人生の質改善に欠かせない能力「心理的柔軟性」をチェックする10問
ACTのような最近の心理療法では、「心理的柔軟性」って考え方を重要視してるわけです。これがどのような定義なのかと言いますと、
- 意識的な人間として、今この瞬間に完全につながり、状況に応じて、選択した価値観のために行動を変えたり、続けたりすること。
みたいになります。わけが分かりませんね。これをもう少し簡単な言葉で言いますと、
- 一時の思考や感情にとらわれずに、長期的な価値観や目標に基づいて行動できる能力
みたいになります。セルフコントロールにも近い考え方ですけど、こちらでは「環境の変化に適応できる能力」や「価値観に沿った行動をとる能力」などにウェイトが置かれてますね。
なぜ心理的柔軟性が重要なのかと言いますと、私たちの「思考」や「感情」ってのは、長期的な価値を示す指標としては信頼できないからです。「思考」や「感情」は、目の前の変化に応じて無意識のうちに発生するものなので、「腹が減った→食べる」「あいつは嫌なヤツだ!→怒り狂う」みたいに脊髄反射で行動しがちなんですよ。
まあ、それでうまく行くこともあるんだけど、たいていの場合は、単純な思考と感情をベースに行動しちゃうと、長期的に見て人生のクオリティが落ちたり、なんだかずっと元気がなくなったりといった状態になりがち。逆に心理的柔軟性が高いと、
- つらい感情に強くなる:心理的柔軟性が高い人は、不安な考えや苦痛の感情をジャッジせずに受け入れられるので、不安を引き起こすような状況でも、より冷静な対応ができるようになる。
- 挫折に強くなる:心理的柔軟性が高い人は、ストレスの管理がうまいので、失業や病気などのキツいトラブルにも前向きな姿勢を保ち、さっと次の職を探したり、闘病に挑めるようになる。
- 充実感が増える:心理的柔軟性を身につけた人は、人生の意味を作りあげ、目的意識を見出すのも上手。それによって、どんな感情にもオープンな方法で対応し、自分の行動を自分の価値観と一致させるのもうまい。
みたいな状態になることが分かってたりします。これはぜひ身につけたい能力ですなぁ。
では、具体的に心理的柔軟性をどう計測するのかってことで、一番よく使われているのが「AAQ2(Acceptance and Action Questionnaire:受容と行動に関する質問票)」ってやつです(R)。昔から心理的柔軟性のチェックに使われてきたテストで、こいつのスコアが低い人は、以下の状態になりやすいことがわかっているんですよ。
- 不安がめっちゃ高くなる
- 落ち込みがやたら激しくなる
- いろんな病気にかかりやすくなる
- 仕事をやり遂げる能力が低くなる
- 新しいことを学習する能力が低くなる
- 薬物を乱用しやすくなる
- 生活の質が低くなる
- うつ病にしやすくなる
- 感情を失ったような状態になりやすい
つまり、人間に起きるほぼすべてのメンタルの問題が起きるわけですね。
AAQ2は10の項目でできてまして、以下の文章に当てはまるかどうかを考えて、7点満点でお答えください。「これは完全に当てはまる!自分のことだ!」と思うなら7点で、「まったく当てはまらない!」と思うなら1点です。

**提供された情報**
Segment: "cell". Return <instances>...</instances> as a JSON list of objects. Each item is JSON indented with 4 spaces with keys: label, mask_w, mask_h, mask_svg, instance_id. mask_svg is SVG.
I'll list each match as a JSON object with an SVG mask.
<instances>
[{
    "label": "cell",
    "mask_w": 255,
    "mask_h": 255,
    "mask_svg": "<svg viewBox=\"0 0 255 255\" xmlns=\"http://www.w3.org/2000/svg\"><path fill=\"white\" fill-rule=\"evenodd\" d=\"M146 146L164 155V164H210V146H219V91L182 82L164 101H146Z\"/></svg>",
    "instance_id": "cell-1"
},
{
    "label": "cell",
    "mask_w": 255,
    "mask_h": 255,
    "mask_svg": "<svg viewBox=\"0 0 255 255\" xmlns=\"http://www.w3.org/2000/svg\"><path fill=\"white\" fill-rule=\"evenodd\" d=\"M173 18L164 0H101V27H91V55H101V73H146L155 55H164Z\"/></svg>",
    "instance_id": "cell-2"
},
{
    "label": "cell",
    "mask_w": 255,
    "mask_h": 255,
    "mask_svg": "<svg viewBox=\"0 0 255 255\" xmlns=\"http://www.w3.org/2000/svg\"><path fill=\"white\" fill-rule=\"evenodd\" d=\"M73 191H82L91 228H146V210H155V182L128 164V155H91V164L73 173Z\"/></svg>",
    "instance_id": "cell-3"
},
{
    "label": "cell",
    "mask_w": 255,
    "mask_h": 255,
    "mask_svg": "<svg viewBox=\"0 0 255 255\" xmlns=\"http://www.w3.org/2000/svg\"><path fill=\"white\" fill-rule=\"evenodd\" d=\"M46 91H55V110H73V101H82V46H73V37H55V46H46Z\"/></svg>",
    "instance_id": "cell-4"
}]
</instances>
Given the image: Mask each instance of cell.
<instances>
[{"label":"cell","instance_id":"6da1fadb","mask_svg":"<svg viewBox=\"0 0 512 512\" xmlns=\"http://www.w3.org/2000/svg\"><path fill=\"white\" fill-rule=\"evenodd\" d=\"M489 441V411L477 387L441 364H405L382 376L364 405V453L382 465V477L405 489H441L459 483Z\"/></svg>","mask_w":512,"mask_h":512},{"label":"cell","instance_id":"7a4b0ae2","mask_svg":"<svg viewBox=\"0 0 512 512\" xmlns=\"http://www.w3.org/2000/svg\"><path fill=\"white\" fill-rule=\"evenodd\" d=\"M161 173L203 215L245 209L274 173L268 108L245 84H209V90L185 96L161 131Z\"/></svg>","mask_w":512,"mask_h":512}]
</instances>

**資料を読み解く**
1. 心理的柔軟性についての文章から、「- 挫折に強くなる:心理的柔」から「みたいな状態になることが分かってたりします。これはぜひ身につけたい能力ですなぁ。」までの部分をそのまま書き写してください。
2. 心理的柔軟性についての文章によると、AAQ2はいくつの項目で構成されていますか。
3. 次の(a)〜(c)が心理的柔軟性についての文章の内容と一致するかどうか、それぞれ「はい」か「いいえ」で答え、判断の根拠となる文章中の言葉をそのまま引用してください。
(a) AAQ2のスコアが低い人は、生活の質が低くなりやすい。
(b) AAQ2の各文章には10点満点で回答する。
(c) 心理的柔軟性は、セルフコントロールとはまったく関係のない考え方である。
エントリは、心理的柔軟性についての文章とは別の資料です。

**番号付き解答**
1.
- 挫折に強くなる:心理的柔軟性が高い人は、ストレスの管理がうまいので、失業や病気などのキツいトラブルにも前向きな姿勢を保ち、さっと次の職を探したり、闘病に挑めるようになる。
- 充実感が増える:心理的柔軟性を身につけた人は、人生の意味を作りあげ、目的意識を見出すのも上手。それによって、どんな感情にもオープンな方法で対応し、自分の行動を自分の価値観と一致させるのもうまい。
みたいな状態になることが分かってたりします。これはぜひ身につけたい能力ですなぁ。

2. 10の項目でできています。

3.
(a) はい。「生活の質が低くなる」
(b) いいえ。「7点満点でお答えください」
(c) いいえ。「セルフコントロールにも近い考え方ですけど」